Data in this exercise >>
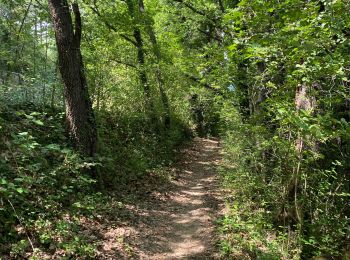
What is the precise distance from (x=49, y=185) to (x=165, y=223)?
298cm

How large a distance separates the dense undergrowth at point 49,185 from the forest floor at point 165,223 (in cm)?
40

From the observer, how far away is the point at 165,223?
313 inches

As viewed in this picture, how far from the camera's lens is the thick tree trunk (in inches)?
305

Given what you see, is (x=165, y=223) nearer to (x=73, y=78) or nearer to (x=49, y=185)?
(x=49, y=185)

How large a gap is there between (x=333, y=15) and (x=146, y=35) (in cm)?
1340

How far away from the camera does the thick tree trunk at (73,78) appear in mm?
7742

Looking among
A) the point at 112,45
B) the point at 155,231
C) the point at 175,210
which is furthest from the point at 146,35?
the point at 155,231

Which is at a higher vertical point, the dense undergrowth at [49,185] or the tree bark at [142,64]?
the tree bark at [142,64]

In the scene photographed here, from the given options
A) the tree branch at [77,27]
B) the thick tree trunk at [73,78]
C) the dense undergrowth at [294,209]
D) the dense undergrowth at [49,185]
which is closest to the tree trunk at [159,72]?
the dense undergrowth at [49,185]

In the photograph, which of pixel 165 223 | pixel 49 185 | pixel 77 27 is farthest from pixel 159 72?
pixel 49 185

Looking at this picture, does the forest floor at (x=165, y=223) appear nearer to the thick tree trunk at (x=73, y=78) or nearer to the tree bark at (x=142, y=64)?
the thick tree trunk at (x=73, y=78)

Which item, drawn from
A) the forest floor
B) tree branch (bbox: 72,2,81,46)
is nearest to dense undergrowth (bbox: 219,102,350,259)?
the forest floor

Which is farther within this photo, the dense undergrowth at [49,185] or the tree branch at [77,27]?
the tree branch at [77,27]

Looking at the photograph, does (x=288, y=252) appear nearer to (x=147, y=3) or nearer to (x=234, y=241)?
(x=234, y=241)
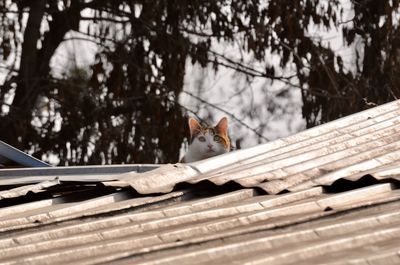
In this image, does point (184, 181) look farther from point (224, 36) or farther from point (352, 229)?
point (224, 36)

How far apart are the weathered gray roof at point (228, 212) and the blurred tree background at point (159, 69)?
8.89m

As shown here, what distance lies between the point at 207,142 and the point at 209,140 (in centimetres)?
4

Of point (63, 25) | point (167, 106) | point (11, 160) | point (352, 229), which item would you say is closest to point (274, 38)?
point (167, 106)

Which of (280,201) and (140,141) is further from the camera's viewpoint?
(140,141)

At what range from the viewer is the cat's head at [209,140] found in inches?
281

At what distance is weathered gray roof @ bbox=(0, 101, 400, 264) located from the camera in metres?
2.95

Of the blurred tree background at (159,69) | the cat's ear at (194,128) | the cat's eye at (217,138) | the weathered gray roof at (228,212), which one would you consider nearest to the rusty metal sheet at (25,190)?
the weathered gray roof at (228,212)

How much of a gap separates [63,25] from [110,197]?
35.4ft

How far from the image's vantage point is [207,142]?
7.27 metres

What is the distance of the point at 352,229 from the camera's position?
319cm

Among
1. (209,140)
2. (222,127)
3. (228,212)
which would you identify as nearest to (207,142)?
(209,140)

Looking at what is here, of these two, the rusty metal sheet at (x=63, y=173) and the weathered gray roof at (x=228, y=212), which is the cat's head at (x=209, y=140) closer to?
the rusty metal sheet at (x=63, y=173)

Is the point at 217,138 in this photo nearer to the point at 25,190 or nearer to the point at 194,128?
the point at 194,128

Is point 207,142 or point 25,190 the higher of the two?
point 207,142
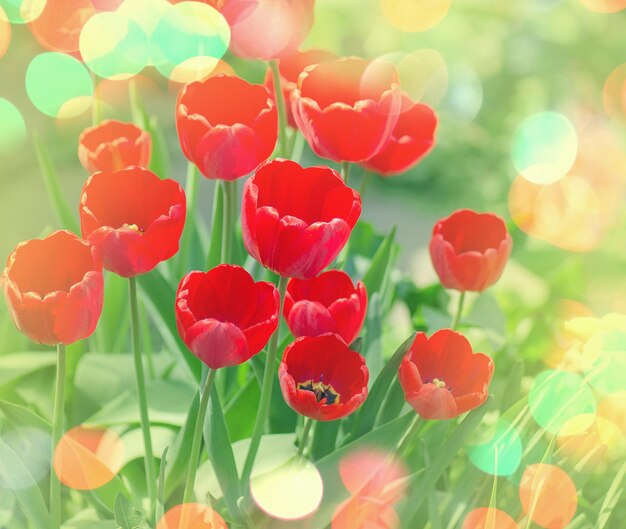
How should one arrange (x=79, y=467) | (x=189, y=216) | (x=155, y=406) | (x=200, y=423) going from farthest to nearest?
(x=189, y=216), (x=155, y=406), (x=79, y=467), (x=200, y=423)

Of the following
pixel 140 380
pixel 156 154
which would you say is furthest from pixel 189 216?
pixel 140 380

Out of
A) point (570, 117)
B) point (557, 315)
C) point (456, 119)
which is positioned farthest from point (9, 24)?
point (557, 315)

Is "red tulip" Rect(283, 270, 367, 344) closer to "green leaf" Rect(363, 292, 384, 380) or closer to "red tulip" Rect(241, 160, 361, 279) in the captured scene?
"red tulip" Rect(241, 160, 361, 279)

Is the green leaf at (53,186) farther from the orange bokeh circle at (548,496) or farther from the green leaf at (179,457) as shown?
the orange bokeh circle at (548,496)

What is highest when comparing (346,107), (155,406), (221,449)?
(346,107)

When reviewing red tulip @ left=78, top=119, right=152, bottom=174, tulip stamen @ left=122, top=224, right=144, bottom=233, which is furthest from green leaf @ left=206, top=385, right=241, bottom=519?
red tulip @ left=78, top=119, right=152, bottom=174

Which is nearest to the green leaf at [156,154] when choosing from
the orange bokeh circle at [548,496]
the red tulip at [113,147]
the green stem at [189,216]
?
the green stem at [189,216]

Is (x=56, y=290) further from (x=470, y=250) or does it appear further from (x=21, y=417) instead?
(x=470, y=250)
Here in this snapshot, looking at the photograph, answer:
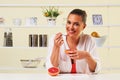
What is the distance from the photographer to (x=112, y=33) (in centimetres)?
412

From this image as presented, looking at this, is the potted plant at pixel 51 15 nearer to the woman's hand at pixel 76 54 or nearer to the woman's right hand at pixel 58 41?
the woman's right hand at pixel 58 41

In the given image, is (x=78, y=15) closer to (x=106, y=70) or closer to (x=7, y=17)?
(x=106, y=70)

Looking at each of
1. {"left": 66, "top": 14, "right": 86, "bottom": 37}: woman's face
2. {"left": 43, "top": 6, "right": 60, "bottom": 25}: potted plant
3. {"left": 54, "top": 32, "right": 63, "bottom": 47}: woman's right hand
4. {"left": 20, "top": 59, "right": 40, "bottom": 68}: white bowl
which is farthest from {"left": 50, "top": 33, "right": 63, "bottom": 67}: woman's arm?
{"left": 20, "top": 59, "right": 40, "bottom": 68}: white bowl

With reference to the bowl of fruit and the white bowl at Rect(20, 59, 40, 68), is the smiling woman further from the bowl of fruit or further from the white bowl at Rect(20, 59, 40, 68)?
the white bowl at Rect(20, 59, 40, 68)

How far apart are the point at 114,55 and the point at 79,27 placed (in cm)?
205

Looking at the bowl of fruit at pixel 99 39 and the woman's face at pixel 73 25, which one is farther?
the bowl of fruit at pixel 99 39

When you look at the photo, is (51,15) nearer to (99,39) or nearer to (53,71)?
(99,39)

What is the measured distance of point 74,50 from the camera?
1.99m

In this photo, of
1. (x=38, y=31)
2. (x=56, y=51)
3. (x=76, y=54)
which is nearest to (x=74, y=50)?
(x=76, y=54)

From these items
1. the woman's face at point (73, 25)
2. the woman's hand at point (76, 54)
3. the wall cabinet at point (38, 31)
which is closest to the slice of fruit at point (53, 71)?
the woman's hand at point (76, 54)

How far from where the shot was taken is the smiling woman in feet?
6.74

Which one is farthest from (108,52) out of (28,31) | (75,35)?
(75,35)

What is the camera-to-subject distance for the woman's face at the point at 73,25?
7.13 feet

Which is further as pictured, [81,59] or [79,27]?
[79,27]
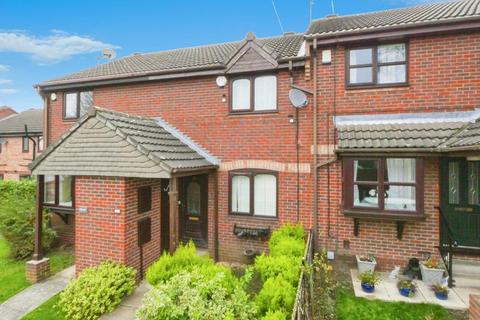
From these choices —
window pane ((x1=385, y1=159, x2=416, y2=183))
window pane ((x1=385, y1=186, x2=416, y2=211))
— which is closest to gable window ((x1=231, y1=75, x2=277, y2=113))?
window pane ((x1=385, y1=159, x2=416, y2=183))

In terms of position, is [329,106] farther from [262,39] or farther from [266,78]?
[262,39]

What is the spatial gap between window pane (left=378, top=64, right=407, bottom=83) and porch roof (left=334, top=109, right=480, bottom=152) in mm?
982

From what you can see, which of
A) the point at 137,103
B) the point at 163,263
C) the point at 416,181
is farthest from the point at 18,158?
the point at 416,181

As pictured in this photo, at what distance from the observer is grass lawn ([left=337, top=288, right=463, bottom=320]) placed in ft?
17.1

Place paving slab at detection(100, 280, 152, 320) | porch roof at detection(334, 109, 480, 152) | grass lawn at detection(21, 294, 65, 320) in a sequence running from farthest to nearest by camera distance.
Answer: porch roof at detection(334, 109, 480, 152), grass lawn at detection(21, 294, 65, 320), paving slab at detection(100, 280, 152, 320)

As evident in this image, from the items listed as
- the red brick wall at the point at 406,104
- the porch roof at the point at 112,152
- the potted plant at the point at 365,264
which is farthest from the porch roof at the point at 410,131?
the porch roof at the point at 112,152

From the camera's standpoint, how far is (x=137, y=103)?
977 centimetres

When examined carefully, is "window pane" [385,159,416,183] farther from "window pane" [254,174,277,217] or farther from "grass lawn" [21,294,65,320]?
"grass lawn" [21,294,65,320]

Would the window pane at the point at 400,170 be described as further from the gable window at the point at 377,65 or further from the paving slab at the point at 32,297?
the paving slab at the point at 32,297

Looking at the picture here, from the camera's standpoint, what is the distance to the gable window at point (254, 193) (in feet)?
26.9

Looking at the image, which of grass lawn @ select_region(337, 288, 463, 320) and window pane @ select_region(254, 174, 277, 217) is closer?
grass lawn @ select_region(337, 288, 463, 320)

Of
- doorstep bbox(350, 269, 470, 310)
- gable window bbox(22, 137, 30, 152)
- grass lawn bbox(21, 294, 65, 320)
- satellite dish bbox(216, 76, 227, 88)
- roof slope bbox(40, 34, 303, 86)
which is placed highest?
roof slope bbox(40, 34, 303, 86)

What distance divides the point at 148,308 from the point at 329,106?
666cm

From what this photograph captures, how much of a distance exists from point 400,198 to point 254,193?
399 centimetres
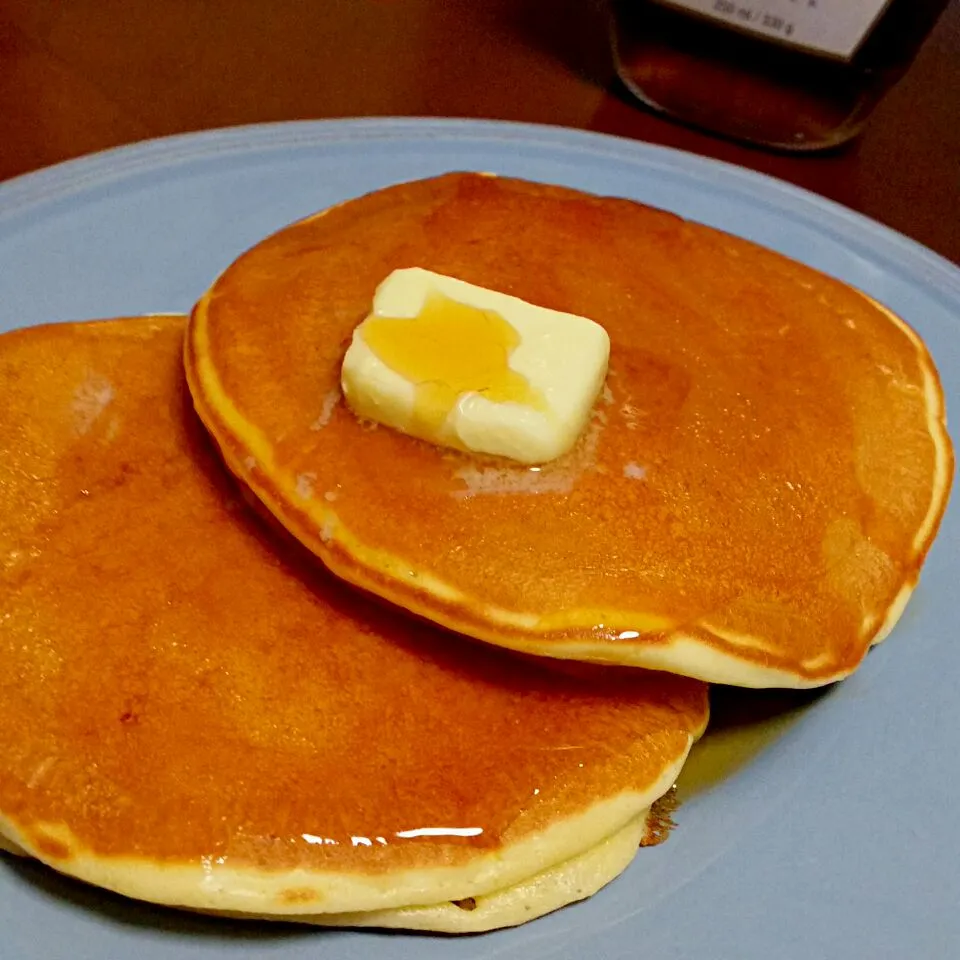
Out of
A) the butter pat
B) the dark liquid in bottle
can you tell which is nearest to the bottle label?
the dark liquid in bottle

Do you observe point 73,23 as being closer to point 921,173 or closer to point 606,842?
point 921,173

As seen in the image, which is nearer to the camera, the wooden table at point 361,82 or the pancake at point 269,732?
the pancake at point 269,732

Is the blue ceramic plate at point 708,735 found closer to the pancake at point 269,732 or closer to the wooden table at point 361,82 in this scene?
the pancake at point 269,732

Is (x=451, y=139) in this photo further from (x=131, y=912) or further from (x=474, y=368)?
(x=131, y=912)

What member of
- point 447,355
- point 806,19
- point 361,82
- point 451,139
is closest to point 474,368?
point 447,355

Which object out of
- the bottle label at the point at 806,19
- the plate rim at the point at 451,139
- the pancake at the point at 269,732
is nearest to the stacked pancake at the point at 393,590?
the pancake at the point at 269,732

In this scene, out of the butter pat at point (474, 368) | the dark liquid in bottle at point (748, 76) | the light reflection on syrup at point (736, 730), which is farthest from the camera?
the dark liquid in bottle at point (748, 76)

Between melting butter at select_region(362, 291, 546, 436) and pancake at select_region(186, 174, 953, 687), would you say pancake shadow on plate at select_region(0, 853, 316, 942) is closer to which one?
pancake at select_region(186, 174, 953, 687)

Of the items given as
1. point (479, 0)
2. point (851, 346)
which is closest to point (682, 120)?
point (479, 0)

Given instruction >> List each line in the listing above that contains the word "much". Only matches with the same uppercase and lowercase letters count.

Full solution >>
How much of a gap separates [63,25] from [110,197]?
From what this photograph captures, how much of a distance exists from point 400,198 to point 254,193?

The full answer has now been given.